A few tried and true tips to adjust your fattitude:
- Find a way to start focusing on what you like about yourself instead of constantly critiquing what needs “fixing.” I had to start simple with one thing a day I liked when I looked in the mirror and move up from there.
- Remember that size and weight are relative. Every designer has a different “size 10″ and every person looks different at 175 lbs. Muscle tone, fitness and a positive attitude will overcome a multitude of extra pounds.
- Surround yourself with supportive people. I’m not talking about critics, food pushers or yes men. You need friends and family around you who will reflect what they find lovable about you AND do what you ask them to do to help you with your goals. That’s right… you need to figure out your plan and ask for help. Unsolicited advisors need not apply.
- Some people are going to be judgmental.
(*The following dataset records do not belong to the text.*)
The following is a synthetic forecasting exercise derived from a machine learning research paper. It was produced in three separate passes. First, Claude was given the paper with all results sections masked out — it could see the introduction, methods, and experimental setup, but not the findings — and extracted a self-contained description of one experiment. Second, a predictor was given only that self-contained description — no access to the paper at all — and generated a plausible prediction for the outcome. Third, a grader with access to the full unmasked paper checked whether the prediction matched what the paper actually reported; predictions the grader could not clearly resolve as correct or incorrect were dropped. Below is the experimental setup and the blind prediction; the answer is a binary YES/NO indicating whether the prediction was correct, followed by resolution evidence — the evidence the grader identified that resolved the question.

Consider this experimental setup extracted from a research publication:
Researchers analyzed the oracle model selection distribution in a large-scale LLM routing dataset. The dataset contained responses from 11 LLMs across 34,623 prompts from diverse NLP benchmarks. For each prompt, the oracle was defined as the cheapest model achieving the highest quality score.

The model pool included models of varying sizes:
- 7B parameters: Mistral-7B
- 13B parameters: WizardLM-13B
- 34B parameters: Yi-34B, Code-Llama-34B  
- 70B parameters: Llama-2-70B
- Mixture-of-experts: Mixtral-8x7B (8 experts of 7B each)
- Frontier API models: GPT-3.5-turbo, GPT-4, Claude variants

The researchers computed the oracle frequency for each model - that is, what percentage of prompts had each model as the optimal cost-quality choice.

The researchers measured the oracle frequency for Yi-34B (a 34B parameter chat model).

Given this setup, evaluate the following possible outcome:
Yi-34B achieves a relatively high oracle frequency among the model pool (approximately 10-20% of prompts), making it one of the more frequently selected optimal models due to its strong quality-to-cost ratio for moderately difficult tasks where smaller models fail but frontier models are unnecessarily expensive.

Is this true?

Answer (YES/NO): YES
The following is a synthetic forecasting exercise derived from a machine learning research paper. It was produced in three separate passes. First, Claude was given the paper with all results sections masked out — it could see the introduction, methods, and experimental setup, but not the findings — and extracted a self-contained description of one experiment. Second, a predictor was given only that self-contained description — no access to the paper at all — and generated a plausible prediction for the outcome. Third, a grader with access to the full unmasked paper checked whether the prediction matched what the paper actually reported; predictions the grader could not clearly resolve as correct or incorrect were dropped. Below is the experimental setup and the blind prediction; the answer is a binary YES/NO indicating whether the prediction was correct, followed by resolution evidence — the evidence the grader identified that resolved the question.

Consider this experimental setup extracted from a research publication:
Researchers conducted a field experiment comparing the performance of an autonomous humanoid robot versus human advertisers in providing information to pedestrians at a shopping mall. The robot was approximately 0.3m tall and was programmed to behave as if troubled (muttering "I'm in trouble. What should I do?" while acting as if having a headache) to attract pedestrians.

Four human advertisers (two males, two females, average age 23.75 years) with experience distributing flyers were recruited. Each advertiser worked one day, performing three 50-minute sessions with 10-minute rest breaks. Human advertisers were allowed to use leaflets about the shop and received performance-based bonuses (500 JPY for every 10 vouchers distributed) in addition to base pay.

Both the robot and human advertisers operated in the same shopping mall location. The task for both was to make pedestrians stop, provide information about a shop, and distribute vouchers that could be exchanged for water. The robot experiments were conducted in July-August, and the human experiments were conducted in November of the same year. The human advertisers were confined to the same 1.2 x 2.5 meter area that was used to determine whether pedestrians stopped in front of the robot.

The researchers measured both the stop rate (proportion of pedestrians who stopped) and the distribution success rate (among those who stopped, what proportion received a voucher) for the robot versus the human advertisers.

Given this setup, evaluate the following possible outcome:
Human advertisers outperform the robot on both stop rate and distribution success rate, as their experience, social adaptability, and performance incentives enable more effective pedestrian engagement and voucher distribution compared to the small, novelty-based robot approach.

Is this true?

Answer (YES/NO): NO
Some people are going to reject you. Others are going to try to change you. All of them… not your problem. Stay focused on what the healthy people in your life say and what you know about yourself and roll on to the next date. It’s easy to use rejection as an excuse to hide, but if you do, you’re choosing to play it safe and it’s really hard to find an exciting partner in the safety zone. (despite what the Safety song says about the matter)
- Make sure the scale is your friend. If your whole day goes down the drain from a 1 pound weight gain, then limit your weighing to once a week or only at the gym… something where you remember that this is a cumulative process and not a reason to stop drinking 100 oz. of water a day to lose the water weight.
- Along the same lines, if reading magazines and watching TV depress you and make you focus on what you don’t have (ie. a size 2 body)… it might be good to take a media diet for a while.
- Know that some parts of our country are worse than others when it comes to looking for the skinny. If you’re living in a major coast city, you’re swimming upstream and it’s going to be a little more challenging to fight perception, shop, date, etc. I’m not saying it can’t be done, just know that you’re really going to need to find a support network.
- Get thee to an expert and do your research. If you know that something is wrong, don’t let someone fob you off with “eat better and exercise.” Sometimes it’s not a simple fix and some doctors don’t know what they’re talking about when it comes to the endocrine system. The greatest thing I learned from my specialist… the “guidelines” are only that… guidelines. And some people’s “healthy” does not fit inside traditional guidelines.